You may revoke your offer
to purchase the notes at any time prior to the time at which we accept such
offer by notifying the applicable agent. We reserve the right to change the
terms of, or reject any offer to purchase, the notes prior to their issuance.
In the event of any changes to the terms of the notes, we will notify you
and you will be asked to accept such changes in connection with your purchase.
You may also choose to reject such changes in which case we may reject your
offer to purchase.
You should read this term
sheet together with the prospectus dated November 21, 2008, as supplemented
by the prospectus supplement dated November 21, 2008 relating to our Series
E medium-term notes of which these notes are a part, and the more detailed
information contained in product supplement no. 206-A-I dated March 4, 2011.

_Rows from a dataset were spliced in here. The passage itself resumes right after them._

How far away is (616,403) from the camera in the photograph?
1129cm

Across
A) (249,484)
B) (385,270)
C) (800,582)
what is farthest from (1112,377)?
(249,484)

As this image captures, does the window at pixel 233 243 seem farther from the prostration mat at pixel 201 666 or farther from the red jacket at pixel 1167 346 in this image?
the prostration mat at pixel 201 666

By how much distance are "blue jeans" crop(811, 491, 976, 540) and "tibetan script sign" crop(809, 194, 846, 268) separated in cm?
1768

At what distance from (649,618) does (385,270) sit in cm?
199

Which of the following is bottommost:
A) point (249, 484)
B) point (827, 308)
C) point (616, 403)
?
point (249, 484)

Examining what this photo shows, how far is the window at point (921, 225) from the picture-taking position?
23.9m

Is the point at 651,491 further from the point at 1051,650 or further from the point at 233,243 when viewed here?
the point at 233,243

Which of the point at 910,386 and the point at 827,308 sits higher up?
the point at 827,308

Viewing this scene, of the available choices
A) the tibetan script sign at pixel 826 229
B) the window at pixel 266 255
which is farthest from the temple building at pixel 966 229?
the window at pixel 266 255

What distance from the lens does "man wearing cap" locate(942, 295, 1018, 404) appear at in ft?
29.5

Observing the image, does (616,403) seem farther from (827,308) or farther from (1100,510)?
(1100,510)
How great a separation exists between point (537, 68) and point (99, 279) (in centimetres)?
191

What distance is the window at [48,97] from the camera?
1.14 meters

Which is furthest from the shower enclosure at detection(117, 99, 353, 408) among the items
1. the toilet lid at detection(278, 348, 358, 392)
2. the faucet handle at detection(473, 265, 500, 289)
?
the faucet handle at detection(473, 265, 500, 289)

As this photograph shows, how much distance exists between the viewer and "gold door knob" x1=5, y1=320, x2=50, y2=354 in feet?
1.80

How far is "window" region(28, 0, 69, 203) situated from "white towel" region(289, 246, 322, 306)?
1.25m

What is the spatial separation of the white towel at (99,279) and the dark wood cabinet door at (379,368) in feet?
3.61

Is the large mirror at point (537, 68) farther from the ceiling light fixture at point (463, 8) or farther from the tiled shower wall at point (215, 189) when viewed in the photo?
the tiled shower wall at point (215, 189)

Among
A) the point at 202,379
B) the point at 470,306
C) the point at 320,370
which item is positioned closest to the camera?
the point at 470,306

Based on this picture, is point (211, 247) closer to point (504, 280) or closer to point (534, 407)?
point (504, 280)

This term sheet, together with the documents listed below, contains the
terms of the notes and supersedes all other prior or contemporaneous oral
statements as well as any other written materials including preliminary or
indicative pricing terms, correspondence, trade ideas, structures for implementation,
sample structures, fact sheets, brochures or other educational materials of
ours. You should carefully consider, among other things, the matters
set forth in Risk Factors in the accompanying product supplement no. 206-A-I,
as the notes involve risks not associated with conventional debt securities.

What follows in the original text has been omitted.